World powers start two-day nuclear talks with Iran

Published November 7, 2013
A general view taken on November 7, 2013 shows participants before the start of two days of closed-door nuclear talks in Geneva. Iran and world powers kicked off two days of talks in Geneva over Tehran's nuclear program. — Photo AFP
A general view taken on November 7, 2013 shows participants before the start of two days of closed-door nuclear talks in Geneva. Iran and world powers kicked off two days of talks in Geneva over Tehran's nuclear program. — Photo AFP

GENEVA: World powers began two days of talks with Iran in Geneva on Thursday, hoping to reach a “first step” deal over Tehran's nuclear programme, although both sides said a breakthrough was far from certain.

Iranian Foreign Minister Mohammad Javad Zarif expressed guarded optimism that an agreement to start resolving the decade-old dispute would be reached in Geneva this week. “If everyone tries their best we may have one,” he told reporters.

“We expect serious negotiations,” he said after a breakfast meeting with European Union foreign policy chief Catherine Ashton, who is coordinating talks with Iran on behalf of six major powers. But Zarif added on his Facebook page that the negotiations would be “very difficult”.

The United States and its allies say they are encouraged by Tehran's shift to friendlier rhetoric since the June election of President Hassan Rouhani. Following years of hostility, Rouhani has promised to try to repair relations ties with the West and win relief from sanctions which are crippling the Iranian economy.

But the Western allies say Iran must back its words with action and take concrete steps to scale back its atomic work, which they suspect has military aims, a charge Tehran denies.

“What we're looking for is a first phase, a first step, an initial understanding that stops Iran's nuclear programme from moving forward and rolls it back for the first time in decades,” a senior US official said on the eve of the talks. That would help buy time needed for Iran and the powers - the United States, Russia, China, France, Britain and Germany - to reach a broader diplomatic settlement in a dispute that could otherwise plunge the Middle East into a new war.
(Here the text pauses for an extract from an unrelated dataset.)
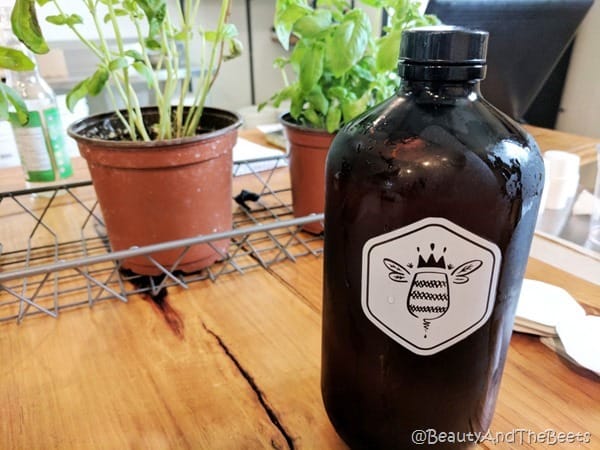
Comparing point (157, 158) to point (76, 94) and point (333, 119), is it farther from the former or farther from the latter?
point (333, 119)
The six nations want Iran to suspend its most sensitive uranium enrichment efforts, reduce its stockpile of such material and diminish its capacity to produce it in the future.

In return for any concessions, Iran wants the powers to lift the sanctions that have slashed its oil revenues by 60 percent in the past two years and devalued its rial currency by more than half.

Talks Enter Serious Phase

The exact nature of a possible first step remain unclear, but the six nations are unlikely to agree on anything less than a suspension of enrichment of uranium to 20 percent fissile purity, a level that constitutes a major advance on the way to making weapons.

The US official said Iran at this stage must address important aspects of its nuclear programme, including sufficient international monitoring. Iran's construction of a research reactor near the town of Arak is also a growing concern for the West because it could yield plutonium for bombs.

“We're looking for ways to put additional time on the clock,” the administration official added.

A senior aide to a US senator briefed by the White House and State Department said Washington would offer to work with Iran in a six-month confidence-building period. During that time, Washington would offer Tehran relaxed restrictions on Iran's funds held in overseas accounts. It could also ease sanctions on trade in gold and petrochemicals.

In exchange, Iran would stop enriching uranium to 20 per cent and convert its existing stockpile of 20 per cent uranium to an oxide form suitable for processing into reactor fuel and take other measures to slow the programme. The aide said the concessions being sought would “neither freeze nor set back” Iran's nuclear programme and that the Senate would have to act immediately to impose further sanctions on Iran.

The House of Representatives overwhelmingly passed a new sanctions bill in July that aims to reduce Iran's oil exports to a trickle in a year. The Senate's banking panel had been expected to introduce its version of the bill in September, but the Obama administration has pushed it to delay the new legislation in order to give the Geneva talks a chance.

Another diplomat from the six nations said any agreement reached in Geneva could address some of the international concerns, but not all, leaving other issues to be discussed in future rounds of talks.

Western diplomats are hesitant to divulge specifics about the talks due to sensitivities involved - both in Tehran, where conservative hardliners are sceptical about striking deals that could curtail the nuclear programme, and in Washington, where hawks oppose a precipitate easing of sanctions.

An Israeli official said on Wednesday the six powers and Iran were expected to discuss an agreement that would fall far short of Israeli expectations, describing it as a “bad deal”.

Widely assumed to be the Middle East's only nuclear power, Israel has warned it could launch pre-emptive strikes against Iranian nuclear sites if diplomacy fails to stop the programme.

Tehran says it needs nuclear energy for electricity generation and medical purposes.